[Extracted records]
━━━━━━

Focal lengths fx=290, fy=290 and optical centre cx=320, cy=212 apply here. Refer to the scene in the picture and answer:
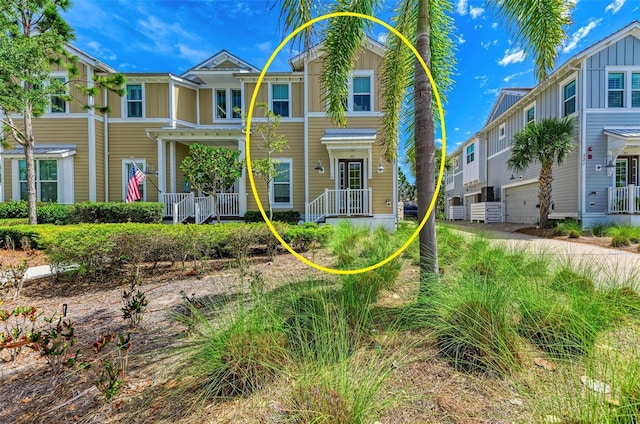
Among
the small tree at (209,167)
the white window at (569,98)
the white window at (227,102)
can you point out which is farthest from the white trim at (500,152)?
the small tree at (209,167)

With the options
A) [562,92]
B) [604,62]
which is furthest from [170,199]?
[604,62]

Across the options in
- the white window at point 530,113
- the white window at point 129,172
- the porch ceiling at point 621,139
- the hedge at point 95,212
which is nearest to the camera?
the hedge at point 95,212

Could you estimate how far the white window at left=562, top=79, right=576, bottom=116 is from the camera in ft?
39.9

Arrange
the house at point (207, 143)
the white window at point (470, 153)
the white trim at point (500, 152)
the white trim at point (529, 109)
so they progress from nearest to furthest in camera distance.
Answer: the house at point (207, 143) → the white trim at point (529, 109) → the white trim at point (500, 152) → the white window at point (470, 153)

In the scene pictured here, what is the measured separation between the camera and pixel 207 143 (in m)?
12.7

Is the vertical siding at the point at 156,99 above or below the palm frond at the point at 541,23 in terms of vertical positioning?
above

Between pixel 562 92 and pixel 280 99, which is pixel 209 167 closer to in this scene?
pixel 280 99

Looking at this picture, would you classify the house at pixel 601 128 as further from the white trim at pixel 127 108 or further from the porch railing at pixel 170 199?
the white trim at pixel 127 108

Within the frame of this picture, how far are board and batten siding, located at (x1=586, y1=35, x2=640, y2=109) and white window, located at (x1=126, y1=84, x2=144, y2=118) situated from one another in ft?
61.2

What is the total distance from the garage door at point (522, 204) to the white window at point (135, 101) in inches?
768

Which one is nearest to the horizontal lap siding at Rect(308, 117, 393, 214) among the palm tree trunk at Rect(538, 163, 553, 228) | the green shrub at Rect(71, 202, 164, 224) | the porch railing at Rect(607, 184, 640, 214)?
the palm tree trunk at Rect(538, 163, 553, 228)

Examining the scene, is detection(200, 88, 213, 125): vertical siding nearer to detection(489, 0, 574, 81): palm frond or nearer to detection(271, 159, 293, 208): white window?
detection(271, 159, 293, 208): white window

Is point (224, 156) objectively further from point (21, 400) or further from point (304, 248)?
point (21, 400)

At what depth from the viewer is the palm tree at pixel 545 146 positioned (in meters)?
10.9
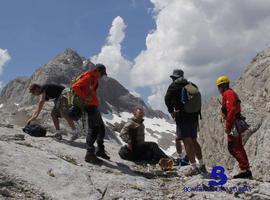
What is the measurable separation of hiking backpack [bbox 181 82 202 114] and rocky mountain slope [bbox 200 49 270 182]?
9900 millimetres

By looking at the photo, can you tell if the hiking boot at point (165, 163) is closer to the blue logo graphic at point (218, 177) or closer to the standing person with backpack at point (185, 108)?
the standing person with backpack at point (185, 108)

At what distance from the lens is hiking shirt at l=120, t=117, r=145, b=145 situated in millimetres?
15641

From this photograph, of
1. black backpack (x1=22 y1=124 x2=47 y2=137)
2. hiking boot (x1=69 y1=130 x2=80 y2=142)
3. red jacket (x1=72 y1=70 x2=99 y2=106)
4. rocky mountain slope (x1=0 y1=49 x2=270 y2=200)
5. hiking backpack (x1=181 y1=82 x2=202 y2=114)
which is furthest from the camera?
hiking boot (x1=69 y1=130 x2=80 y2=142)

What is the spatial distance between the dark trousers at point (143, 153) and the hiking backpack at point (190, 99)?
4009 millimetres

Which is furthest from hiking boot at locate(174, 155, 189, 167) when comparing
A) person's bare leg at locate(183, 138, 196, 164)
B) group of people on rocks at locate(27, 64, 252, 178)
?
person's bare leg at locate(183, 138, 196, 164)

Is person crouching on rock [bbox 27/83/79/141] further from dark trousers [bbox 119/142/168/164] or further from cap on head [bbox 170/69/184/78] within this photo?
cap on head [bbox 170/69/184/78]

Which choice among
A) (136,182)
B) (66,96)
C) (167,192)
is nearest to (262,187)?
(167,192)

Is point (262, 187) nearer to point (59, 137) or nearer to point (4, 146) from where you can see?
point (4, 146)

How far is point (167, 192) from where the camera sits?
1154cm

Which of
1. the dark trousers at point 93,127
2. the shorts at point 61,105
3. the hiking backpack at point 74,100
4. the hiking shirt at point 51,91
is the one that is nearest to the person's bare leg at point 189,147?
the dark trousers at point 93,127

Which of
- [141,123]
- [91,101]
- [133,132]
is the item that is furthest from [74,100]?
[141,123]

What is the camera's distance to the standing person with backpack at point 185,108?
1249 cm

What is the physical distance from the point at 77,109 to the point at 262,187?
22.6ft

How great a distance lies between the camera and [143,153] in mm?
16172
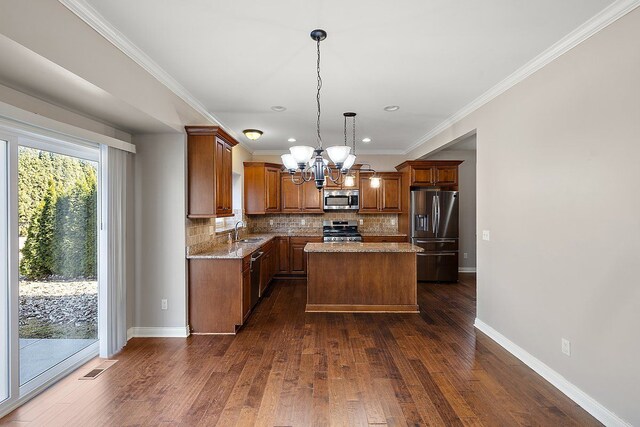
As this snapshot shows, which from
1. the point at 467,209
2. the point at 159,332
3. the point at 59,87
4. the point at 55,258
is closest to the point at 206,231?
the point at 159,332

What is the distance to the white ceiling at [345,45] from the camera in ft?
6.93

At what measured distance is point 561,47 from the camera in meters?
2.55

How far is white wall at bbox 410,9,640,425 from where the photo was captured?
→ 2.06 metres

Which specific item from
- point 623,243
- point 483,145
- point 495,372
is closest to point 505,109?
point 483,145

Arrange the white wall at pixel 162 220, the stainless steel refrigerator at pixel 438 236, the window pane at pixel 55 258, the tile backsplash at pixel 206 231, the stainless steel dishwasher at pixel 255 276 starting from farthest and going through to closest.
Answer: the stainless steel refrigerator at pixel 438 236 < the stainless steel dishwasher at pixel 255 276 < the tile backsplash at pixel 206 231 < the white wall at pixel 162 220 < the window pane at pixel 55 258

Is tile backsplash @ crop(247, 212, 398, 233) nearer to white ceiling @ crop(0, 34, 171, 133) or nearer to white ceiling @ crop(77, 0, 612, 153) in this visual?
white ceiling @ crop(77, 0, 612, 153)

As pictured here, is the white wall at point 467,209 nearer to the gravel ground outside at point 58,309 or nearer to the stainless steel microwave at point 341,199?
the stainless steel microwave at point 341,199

━━━━━━

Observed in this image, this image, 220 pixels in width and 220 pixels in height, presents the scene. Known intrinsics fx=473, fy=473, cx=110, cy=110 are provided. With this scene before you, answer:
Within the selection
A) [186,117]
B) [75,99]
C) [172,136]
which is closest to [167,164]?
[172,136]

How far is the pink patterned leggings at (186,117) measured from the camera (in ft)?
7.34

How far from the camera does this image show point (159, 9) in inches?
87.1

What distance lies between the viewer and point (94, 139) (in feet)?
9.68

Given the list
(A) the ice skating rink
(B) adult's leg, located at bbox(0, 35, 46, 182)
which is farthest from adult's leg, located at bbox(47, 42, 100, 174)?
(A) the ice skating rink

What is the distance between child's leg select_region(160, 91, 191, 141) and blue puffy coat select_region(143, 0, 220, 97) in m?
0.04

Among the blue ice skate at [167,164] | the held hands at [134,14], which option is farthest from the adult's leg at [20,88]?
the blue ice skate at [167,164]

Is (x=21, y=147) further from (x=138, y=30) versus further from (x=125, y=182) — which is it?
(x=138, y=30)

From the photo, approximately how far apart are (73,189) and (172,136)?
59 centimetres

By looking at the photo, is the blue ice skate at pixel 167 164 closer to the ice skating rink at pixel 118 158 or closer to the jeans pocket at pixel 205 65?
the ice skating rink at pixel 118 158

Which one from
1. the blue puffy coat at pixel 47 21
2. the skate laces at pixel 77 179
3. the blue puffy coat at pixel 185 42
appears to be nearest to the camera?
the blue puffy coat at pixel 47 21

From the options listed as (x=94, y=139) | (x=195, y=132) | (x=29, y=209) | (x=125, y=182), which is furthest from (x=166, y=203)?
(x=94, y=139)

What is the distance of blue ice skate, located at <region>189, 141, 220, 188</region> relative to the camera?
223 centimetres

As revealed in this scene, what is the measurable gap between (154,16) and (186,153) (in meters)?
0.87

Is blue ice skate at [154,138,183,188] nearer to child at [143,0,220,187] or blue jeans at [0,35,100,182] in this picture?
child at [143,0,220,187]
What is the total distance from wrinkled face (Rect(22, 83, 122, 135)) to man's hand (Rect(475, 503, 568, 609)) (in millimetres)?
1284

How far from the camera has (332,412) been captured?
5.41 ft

━━━━━━

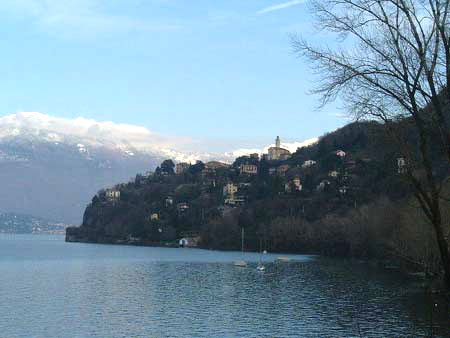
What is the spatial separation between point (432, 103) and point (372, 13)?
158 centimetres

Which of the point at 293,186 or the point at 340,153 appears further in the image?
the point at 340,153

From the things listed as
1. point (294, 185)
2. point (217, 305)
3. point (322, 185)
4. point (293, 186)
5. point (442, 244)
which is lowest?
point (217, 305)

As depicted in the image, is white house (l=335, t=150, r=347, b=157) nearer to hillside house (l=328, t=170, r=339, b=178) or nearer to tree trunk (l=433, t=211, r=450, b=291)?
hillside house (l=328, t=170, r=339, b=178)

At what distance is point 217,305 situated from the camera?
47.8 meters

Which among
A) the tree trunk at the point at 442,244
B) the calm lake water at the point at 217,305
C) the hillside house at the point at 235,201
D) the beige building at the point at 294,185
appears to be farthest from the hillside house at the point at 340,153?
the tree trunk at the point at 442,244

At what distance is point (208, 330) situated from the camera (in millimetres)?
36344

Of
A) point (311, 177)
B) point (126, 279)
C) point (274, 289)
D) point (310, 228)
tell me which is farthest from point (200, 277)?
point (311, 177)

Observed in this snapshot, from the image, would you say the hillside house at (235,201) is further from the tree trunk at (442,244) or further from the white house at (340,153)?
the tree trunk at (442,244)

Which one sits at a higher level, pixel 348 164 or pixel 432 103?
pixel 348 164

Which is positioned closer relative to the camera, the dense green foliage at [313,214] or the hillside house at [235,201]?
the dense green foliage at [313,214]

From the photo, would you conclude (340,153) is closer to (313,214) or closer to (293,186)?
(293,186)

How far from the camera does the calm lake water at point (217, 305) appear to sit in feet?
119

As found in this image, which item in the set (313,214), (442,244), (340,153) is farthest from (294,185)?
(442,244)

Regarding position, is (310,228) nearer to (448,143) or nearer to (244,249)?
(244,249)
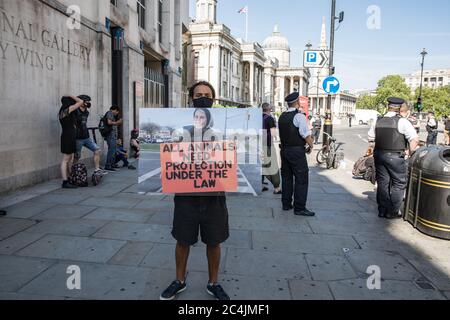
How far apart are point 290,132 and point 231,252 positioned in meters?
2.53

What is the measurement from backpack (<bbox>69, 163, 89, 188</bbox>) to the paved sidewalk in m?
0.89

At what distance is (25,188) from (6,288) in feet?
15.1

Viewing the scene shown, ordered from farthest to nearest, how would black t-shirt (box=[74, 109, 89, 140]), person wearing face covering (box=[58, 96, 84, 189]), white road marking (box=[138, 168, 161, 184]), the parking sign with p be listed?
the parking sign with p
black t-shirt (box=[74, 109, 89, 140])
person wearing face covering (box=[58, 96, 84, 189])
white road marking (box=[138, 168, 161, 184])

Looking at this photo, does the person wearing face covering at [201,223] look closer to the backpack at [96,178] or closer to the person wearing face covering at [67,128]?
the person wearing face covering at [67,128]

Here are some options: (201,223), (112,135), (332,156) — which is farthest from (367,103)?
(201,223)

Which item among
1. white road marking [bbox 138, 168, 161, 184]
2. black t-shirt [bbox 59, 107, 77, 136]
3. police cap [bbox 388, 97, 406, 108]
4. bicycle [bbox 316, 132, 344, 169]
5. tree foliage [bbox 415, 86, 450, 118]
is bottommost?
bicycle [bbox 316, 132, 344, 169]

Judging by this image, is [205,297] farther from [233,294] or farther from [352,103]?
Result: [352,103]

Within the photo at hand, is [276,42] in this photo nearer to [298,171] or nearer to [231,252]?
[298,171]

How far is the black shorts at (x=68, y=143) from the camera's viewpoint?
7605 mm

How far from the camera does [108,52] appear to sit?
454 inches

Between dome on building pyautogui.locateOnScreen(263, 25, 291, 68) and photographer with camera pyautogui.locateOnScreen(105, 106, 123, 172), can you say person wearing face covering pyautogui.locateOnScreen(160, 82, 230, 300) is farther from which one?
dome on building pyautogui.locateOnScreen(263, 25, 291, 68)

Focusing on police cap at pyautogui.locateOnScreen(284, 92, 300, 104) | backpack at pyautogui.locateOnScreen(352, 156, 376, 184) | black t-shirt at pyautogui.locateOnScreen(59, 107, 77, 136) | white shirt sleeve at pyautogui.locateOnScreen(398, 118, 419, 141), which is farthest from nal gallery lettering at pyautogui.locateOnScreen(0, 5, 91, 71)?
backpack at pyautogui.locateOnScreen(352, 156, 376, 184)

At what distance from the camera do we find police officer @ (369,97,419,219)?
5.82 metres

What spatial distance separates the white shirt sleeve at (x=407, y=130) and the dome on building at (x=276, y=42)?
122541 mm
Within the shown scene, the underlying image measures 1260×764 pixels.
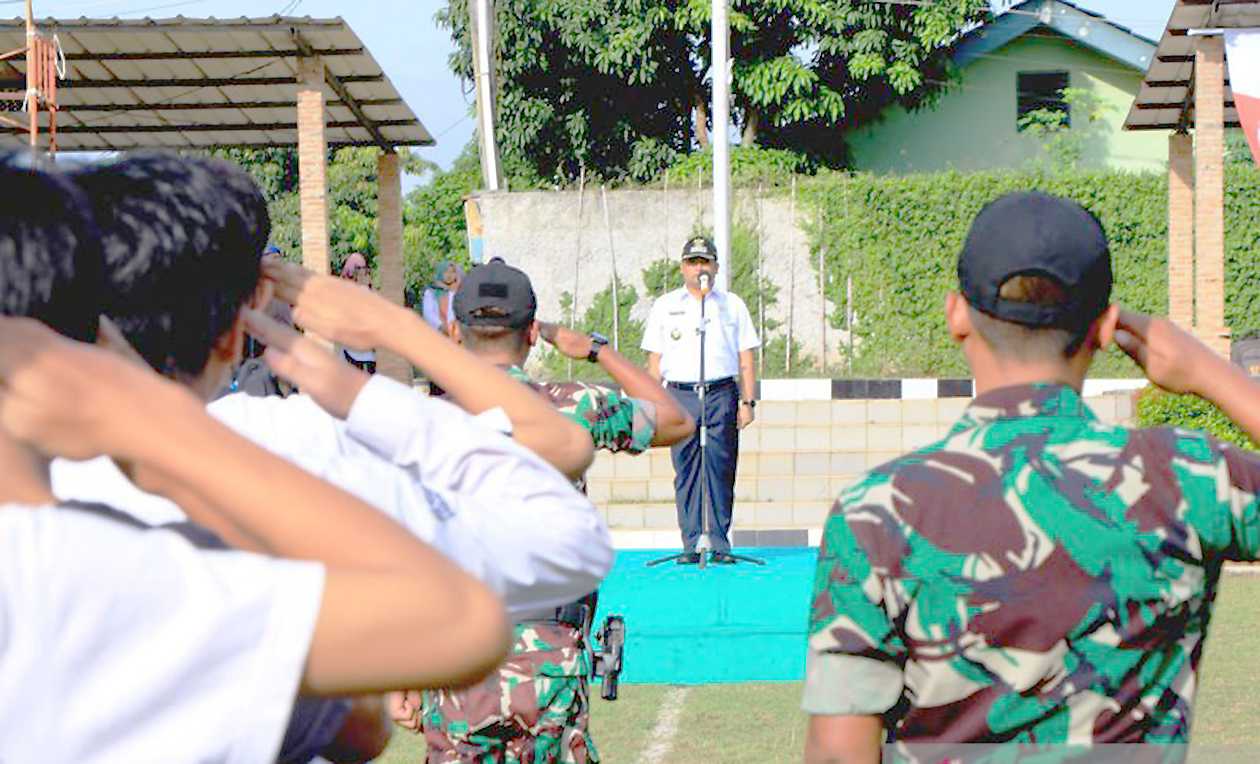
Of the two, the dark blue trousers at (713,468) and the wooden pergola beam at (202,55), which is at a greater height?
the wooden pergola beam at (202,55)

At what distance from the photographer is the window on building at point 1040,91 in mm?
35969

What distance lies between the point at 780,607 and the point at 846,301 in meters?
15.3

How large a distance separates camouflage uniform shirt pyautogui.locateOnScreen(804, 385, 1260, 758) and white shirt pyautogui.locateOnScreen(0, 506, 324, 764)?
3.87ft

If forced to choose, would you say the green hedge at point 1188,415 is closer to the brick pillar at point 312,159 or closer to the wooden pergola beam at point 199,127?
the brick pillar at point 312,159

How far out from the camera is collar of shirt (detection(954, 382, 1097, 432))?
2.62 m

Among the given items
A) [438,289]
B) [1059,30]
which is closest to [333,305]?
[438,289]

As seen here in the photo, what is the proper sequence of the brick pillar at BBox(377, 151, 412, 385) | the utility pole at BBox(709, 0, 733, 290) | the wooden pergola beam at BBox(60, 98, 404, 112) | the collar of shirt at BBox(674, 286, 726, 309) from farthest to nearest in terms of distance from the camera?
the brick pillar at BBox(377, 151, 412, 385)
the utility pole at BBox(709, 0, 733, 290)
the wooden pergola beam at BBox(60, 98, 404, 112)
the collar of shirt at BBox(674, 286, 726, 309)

━━━━━━

◆ Task directions
Reproduce word for word everything in the material from the line containing "Focal lengths fx=290, fy=290" down to the line containing "can you point", including both of those lines. Leave the pictures out.

◆ Exercise solution
Focal lengths fx=290, fy=290 and optical centre cx=320, cy=212 apply here. Refer to the scene in the picture and answer:
Among
the small tree at (209,167)
the white window at (569,98)
the white window at (227,102)
can you point out which is farthest from the white trim at (500,152)?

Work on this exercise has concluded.